I have a BIG problem with second to last item, to be honest. I feel that behavior-based detection option should be customizable; i.e. I should be able to specify how sensitive the detection is, and decide whether I want to allow the process whose behavior appears to be malicious, but for which there's no signature/behavior cross-reference available, or I want to quarantine or block/delete it altogether. I am really hoping PrevX will incorporate this option in the future release.

 

The reason why we don't have this currently is that it is a <very> techie-oriented feature. 99+% of users would never touch it or have any idea what it does. We did have this functionality in previous products but have since removed it and haven't looked back because, through our telemetry over previous products, we saw a far less than 1% adoption of the more technical features which allowed granular configuration of what behaviors to block.

What exactly would you define as an apparent malicious behavior? Regarding "no signature/behavior cross-reference" - we see more than 250,000 new programs every day, many of which are completely new products with no ties to previous programs.

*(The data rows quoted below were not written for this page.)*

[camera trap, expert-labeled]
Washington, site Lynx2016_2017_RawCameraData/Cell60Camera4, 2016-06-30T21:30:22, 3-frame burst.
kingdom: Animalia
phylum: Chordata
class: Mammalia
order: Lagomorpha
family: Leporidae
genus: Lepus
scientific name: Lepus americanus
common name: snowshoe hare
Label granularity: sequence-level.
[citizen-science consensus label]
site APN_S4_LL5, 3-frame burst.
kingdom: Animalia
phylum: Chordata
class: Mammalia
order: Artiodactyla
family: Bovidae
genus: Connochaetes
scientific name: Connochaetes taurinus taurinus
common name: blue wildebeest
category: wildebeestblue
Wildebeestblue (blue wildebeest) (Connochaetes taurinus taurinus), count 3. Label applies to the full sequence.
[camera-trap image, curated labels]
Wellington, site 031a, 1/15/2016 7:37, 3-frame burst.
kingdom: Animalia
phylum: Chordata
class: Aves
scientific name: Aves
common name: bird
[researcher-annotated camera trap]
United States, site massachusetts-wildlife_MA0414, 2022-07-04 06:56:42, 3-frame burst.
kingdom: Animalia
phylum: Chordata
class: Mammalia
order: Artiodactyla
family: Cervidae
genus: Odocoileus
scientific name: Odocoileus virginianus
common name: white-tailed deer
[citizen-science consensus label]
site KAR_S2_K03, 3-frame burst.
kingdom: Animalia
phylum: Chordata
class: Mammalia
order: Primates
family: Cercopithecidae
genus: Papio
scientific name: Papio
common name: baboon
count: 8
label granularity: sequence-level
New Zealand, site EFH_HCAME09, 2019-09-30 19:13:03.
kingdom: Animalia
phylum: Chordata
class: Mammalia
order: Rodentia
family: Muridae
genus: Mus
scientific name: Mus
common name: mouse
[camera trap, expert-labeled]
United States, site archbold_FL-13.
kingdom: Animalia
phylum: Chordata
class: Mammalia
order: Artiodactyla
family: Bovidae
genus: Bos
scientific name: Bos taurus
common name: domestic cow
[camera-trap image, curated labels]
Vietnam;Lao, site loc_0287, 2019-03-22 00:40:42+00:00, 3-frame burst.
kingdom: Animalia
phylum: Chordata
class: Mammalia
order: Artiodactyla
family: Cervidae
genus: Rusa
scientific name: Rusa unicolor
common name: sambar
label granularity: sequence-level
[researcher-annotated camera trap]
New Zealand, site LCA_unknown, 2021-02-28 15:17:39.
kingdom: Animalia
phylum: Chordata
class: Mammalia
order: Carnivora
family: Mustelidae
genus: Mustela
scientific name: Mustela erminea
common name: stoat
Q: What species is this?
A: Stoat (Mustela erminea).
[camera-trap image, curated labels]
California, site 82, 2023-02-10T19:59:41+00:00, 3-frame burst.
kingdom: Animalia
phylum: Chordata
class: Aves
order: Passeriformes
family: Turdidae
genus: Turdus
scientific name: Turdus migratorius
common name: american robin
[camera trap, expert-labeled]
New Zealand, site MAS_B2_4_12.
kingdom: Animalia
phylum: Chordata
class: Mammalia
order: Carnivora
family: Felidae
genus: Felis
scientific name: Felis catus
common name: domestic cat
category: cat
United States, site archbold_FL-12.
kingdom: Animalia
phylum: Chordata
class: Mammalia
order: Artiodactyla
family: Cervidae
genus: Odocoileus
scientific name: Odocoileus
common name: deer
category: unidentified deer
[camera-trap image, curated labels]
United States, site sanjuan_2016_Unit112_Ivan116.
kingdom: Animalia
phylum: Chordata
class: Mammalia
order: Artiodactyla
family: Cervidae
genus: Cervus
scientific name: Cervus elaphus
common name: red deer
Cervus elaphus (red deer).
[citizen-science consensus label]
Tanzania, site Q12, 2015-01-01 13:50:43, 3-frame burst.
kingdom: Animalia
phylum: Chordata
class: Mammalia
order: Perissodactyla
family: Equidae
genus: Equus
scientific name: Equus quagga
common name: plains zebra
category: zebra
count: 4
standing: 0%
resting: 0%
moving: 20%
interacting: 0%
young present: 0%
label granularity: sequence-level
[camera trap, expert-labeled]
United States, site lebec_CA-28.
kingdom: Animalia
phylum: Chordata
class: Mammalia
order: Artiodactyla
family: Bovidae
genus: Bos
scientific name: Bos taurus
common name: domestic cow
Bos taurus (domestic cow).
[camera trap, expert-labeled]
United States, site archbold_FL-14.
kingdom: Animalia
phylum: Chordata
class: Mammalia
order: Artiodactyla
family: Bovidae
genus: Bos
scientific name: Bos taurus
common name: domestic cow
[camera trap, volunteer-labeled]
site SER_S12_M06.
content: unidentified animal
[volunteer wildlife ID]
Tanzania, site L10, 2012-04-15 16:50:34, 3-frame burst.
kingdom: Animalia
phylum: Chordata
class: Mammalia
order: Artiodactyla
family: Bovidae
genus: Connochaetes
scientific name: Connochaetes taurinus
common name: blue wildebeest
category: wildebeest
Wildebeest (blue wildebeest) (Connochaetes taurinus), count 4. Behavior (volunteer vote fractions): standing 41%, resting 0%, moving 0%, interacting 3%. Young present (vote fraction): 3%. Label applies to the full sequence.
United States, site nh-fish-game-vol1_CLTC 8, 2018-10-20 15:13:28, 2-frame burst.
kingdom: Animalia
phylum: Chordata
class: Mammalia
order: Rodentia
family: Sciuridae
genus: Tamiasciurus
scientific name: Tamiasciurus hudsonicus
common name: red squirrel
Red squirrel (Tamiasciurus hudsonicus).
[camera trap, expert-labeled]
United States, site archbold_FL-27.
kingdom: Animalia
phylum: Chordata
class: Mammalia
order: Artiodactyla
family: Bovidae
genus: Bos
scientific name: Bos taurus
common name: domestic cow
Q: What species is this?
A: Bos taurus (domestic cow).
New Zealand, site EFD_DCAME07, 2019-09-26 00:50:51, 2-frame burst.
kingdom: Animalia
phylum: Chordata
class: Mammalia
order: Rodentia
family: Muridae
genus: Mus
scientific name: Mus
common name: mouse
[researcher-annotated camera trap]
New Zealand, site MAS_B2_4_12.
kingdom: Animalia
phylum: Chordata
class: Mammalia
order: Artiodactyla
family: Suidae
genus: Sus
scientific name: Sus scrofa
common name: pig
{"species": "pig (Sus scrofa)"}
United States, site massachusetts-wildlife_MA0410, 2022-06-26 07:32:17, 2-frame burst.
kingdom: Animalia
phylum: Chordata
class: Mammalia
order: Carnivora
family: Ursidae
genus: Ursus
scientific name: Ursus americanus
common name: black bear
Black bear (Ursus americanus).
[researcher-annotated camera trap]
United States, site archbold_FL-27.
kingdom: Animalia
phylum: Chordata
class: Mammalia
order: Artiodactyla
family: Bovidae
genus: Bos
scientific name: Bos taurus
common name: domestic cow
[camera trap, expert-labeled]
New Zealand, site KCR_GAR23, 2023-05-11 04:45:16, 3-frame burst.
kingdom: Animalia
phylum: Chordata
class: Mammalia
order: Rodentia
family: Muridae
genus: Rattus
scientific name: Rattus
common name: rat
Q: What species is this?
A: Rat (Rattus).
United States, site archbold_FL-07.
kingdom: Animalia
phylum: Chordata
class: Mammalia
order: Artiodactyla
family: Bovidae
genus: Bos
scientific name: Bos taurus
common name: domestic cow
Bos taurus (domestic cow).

What you are describing is, in my opinion, much more a whitelist approach (which we offer) than a behavioral approach - only allow in what you trust and block everything else.

In the case of adware-2009, it is clearly evident that the program doesn't contain any malicious behavior at all - as supported by the response from Kaspersky's analyst - but the program is indeed malicious. I don't see how any company could possibly identify this heuristically if it isn't doing anything bad and is a brand new program

 

Just a clarification on this step - we send up <any> behavior, malicious or not. We filter them down locally so as to not report every pixel drawn to the screen, but the local agent does not have a concept of malicious behavior (as individual behaviors are not malicious, entire programs are).